▶ What is required: All of the data should be output character for character, except the pictures.

▶ Provided material:
---+---

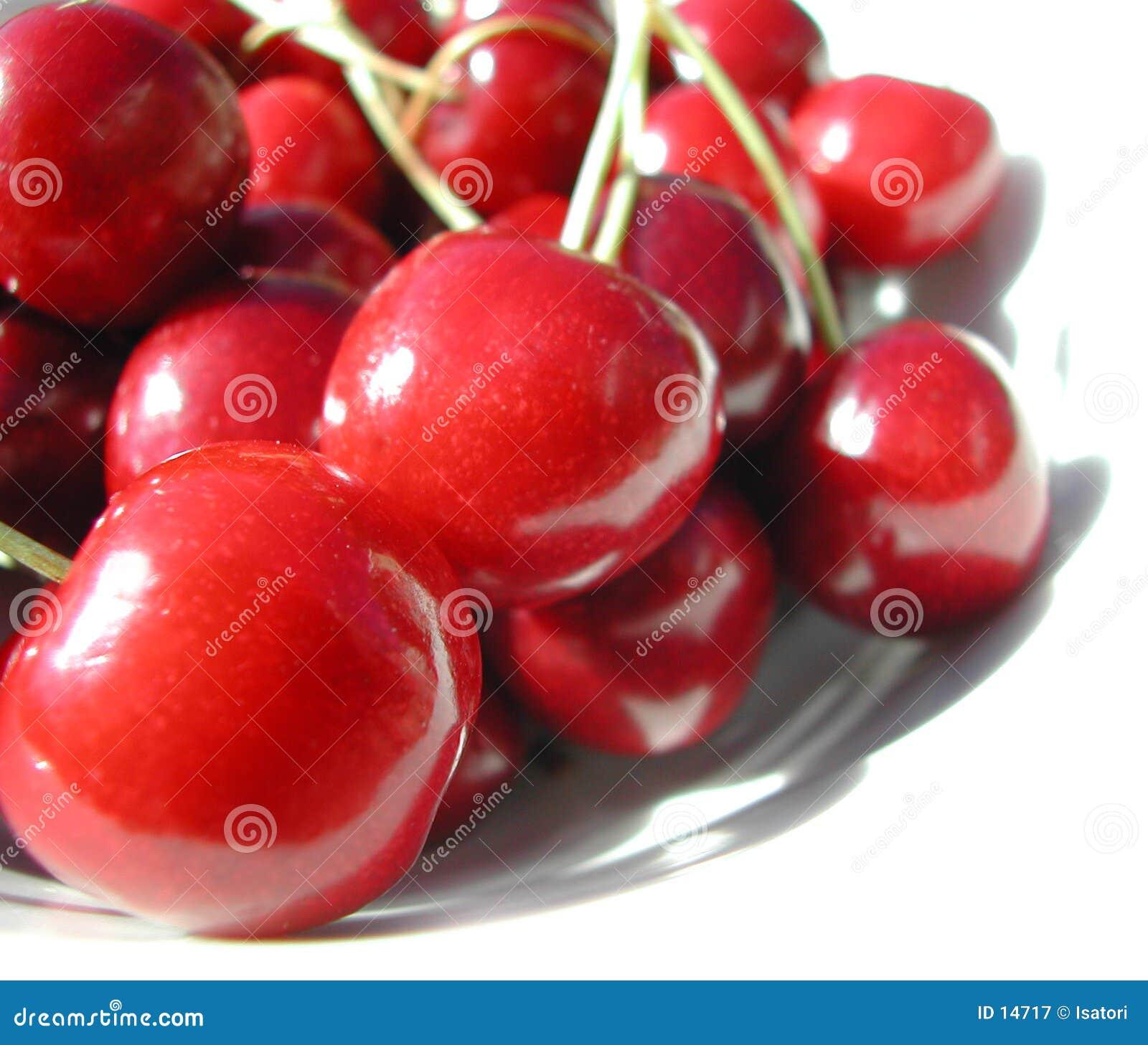 Cerejas vermelhas em uma placa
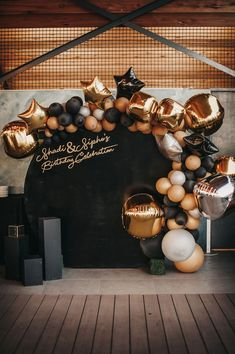 Birthday Balloon Decorations, Birthday Backdrop, Birthday Balloons, 18th Birthday Party, Gold Birthday, Birthday Party Themes, Black And White Balloons, Black And Gold Theme, Black Gold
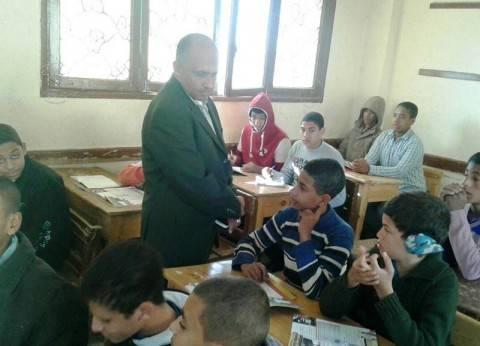 """وكيل """"تعليم"""" سوهاج يتابع سير العمل في عدد من المدارس"""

---+---

▶ Task output:
 Cerejas vermelhas em uma placa
 Birthday Balloon Decorations, Birthday Backdrop, Birthday Balloons, 18th Birthday Party, Gold Birthday, Birthday Party Themes, Black And White Balloons, Black And Gold Theme, Black Gold
 """وكيل """"تعليم"""" سوهاج يتابع سير العمل في عدد من المدارس"""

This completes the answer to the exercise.